De maatstaf van het geloof is dus geen maatstaf, maar gewoon een hoeveelheid, een maatstaf van het geloof zoals God die van persoon tot persoon anders geeft – en dat is goed. Dit bevrijdt ons van zelfingenomenheid. Het gaat niet om een maatstaf om te bepalen of iemand tot de goeden of de slechten behoort, maar de apostel laat zien hoe opbouw slaagt. Niet de veroordeling of intimidatie van anderen, de afwijzing, uitsluiting of lof waar die niet thuishoort is beslissend, maar de maat komt van God. Hij geeft een mate van geloof en daaruit komt gepast gedrag voort met gezond verstand. Normen toepassen op anderen of op jezelf helpt niet veel, want het gaat niet om normen. Paulus richt zich niet op een “set regels over hoe alles zou moeten werken”, maar op het resultaat. We mogen ontspannen met al onze verschillen en gelukkig blijven groeien, reflecteren, ontwikkeling bevestigen en goede processen bevorderen.

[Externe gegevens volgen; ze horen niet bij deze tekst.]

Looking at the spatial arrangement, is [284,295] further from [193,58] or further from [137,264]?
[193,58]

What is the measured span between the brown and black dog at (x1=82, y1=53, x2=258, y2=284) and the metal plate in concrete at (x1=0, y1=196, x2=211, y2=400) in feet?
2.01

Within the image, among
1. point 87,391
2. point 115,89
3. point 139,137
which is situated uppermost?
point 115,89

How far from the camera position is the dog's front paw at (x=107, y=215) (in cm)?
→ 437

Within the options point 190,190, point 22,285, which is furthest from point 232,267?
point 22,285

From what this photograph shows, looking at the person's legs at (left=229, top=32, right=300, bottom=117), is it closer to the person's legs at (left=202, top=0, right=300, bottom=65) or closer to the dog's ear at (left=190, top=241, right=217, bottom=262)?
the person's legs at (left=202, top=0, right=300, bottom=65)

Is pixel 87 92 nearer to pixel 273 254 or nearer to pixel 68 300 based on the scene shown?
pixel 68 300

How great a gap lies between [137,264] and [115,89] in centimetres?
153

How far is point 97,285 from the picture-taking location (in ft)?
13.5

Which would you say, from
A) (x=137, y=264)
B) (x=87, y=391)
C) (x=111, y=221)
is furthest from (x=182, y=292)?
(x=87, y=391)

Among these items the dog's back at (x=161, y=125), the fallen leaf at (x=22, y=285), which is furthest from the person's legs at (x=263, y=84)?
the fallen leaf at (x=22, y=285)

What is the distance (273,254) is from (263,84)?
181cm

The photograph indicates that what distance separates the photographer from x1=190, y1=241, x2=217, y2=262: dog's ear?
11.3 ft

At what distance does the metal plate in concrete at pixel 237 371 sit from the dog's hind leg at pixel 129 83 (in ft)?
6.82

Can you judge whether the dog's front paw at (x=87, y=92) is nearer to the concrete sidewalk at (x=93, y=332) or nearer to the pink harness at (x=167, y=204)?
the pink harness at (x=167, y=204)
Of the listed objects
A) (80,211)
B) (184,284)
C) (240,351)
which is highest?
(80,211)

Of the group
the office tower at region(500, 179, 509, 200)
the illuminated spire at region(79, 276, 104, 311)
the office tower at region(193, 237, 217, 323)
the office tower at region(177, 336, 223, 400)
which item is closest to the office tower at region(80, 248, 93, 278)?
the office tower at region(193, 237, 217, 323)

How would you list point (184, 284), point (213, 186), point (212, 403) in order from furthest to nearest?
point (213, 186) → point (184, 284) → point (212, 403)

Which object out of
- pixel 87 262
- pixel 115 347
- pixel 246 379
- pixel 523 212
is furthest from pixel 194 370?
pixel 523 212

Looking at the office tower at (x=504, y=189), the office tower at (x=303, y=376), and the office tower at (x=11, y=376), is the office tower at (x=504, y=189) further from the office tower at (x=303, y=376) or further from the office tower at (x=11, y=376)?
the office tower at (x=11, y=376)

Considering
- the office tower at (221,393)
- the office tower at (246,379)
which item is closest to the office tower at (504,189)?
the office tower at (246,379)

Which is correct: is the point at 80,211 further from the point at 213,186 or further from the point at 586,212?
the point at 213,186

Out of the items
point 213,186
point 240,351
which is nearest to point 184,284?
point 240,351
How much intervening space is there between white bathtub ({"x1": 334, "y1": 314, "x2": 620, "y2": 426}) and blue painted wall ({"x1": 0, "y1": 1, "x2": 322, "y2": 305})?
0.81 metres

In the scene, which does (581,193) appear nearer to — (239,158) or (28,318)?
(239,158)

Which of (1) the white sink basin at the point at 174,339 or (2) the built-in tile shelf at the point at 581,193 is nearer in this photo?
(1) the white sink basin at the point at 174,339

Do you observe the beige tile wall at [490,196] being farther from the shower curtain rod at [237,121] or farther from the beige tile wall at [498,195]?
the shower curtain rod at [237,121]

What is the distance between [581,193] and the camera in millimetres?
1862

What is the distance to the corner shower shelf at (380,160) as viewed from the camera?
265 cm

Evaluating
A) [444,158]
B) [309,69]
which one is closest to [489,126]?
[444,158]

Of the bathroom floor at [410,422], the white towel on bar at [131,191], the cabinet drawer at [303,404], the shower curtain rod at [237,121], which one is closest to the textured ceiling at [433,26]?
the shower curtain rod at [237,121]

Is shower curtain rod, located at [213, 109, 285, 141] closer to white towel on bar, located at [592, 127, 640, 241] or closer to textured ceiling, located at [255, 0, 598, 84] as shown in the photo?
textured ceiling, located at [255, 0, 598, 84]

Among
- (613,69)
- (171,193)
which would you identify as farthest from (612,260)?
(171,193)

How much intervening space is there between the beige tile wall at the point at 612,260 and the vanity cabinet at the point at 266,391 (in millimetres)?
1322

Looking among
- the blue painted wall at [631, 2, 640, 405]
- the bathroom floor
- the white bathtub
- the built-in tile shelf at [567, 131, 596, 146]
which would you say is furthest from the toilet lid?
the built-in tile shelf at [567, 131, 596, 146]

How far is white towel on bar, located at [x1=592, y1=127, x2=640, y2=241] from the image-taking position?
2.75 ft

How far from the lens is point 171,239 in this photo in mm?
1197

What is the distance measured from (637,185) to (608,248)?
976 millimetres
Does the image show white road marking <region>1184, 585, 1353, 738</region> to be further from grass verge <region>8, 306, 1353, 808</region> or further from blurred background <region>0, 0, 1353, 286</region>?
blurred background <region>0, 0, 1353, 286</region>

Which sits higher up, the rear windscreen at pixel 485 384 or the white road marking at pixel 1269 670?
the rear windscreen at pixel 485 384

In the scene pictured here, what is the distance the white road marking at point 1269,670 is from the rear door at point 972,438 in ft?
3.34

Het gaat om de transformatie van het dagelijks leven, op basis van Gods genade, niet om een juridische vergelijking, nog minder om het vernederen van mensen. Het is altijd verbazingwekkend om te ontdekken hoe nuchter en bevrijdend de apostel bijdraagt aan de opbouw met Gods genade.

Als we de zeven vragen stellen, zal deze interpretatie uit de context naar voren komen. Het is een bevrijdende manier van kijken die iedereen in zijn eigen verantwoordelijkheid plaatst.